Un solo anno – tra il 1953 e il ’54 – era bastato per ottenere la parte in ben 17 pellicole. Dai Vitelloni di Fellini a L’arte di arrangiarsi di Luigi Zampa, Sordi, il meticoloso, stakanovita, puntiglioso Sordi, aveva espresso ed offerto all’amato pubblico il meglio di sé, racimolando, dal canto proprio, un discreto gruzzoletto. Discreto, almeno, quel tanto che bastava per acquistare la proprietà, sita in affaccio alle Terme di Caracalla, di cui si era perdutamente innamorato.

Un’oasi di verde, come fuori dalla città. E il 34enne, che aveva saputo non solo vestire i panni ma diventare l’essenza delle malizie e delle debolezze di noi Italiani (Casanova, seduttore, scapolo, vedovo…), adesso – proprio Lui che del lusso non ne aveva esperienza – poteva finalmente ‘permettersi’ il gioiello in questione.

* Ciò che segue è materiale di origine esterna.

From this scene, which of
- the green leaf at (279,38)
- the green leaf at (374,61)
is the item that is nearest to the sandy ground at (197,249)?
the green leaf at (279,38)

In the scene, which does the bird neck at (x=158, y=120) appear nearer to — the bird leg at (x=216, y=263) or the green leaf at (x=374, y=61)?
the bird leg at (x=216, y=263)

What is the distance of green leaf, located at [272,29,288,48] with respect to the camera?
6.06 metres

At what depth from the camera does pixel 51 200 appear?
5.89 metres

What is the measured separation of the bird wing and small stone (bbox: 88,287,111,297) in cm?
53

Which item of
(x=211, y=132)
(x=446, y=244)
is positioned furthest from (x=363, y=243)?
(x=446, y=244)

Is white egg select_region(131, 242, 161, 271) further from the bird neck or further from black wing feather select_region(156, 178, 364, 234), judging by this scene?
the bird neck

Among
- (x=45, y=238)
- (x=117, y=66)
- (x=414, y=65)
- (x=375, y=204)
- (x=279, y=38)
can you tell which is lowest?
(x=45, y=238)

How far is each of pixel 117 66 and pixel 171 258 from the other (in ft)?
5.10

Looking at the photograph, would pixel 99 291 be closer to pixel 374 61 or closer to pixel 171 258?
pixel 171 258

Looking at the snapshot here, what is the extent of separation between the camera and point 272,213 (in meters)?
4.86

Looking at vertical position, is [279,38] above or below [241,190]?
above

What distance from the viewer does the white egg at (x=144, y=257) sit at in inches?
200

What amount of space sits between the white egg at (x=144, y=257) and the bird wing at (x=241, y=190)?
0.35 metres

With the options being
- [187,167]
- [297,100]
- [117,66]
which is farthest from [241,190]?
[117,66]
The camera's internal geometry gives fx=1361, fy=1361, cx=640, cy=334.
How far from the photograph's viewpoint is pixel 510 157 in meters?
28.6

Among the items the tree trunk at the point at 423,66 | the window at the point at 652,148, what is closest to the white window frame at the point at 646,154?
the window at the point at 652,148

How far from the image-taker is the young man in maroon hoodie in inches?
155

Una mattina di maggio la vide, la sera gli apparteneva. Firmò il contratto d’affitto surclassando, nel tentativo di acquisto, lo stesso De Sica – interessato a sua volta, ma decisamente assai più squattrinato. Dieci milioni di lire: questo il prezzo, per quello che rappresentava, agli occhi dell’attore, un sigillo di successo.

Progettata negli anni Trenta dall’architetto Clemente Busiri Vici, la Villa era appartenuta ad Alessandro Chiavolini, segretario particolare del Duce. Per l’Albertone Nazionale divenne la residenza di una vita. Le feste e i ricevimenti dei primi anni lasciarono il posto ad un clima dimesso, dopo il 1972, momento della scomparsa della sorella Savina. Una scelta di solitudine, che si prolungò fino in data del 24 febbraio 2003, con la dipartita dello stesso.

Ecco, oggi la dimora torna a respirare e ad illustrare la propria magnificenza. Riapre al pubblico, per la grande mostra del centenario dell’uomo di Cinema. Anzi, del Cinema: Alberto Sordi 1920-2020. Un modo per ricordarlo. Un viaggio inedito per conoscerlo più a fondo e scoprire, per quanto possibile, i segreti di un’esistenza ammantata di pudore, scivolata in leggerezza, talvolta ottenebrata, anche se non priva di una certa ironia, da dicerie più o meno veritiere (come la sua leggendaria tirchieria, più volte smentita). Come se il regista, lo sceneggiatore, il doppiatore, il cantante… fossero tutti lì. Mille anime racchiuse in un corpo, nella definizione di un personaggio a cui la persona, evidentemente, aveva preferito lasciare il proprio posto sul palco. Pronto per gli applausi.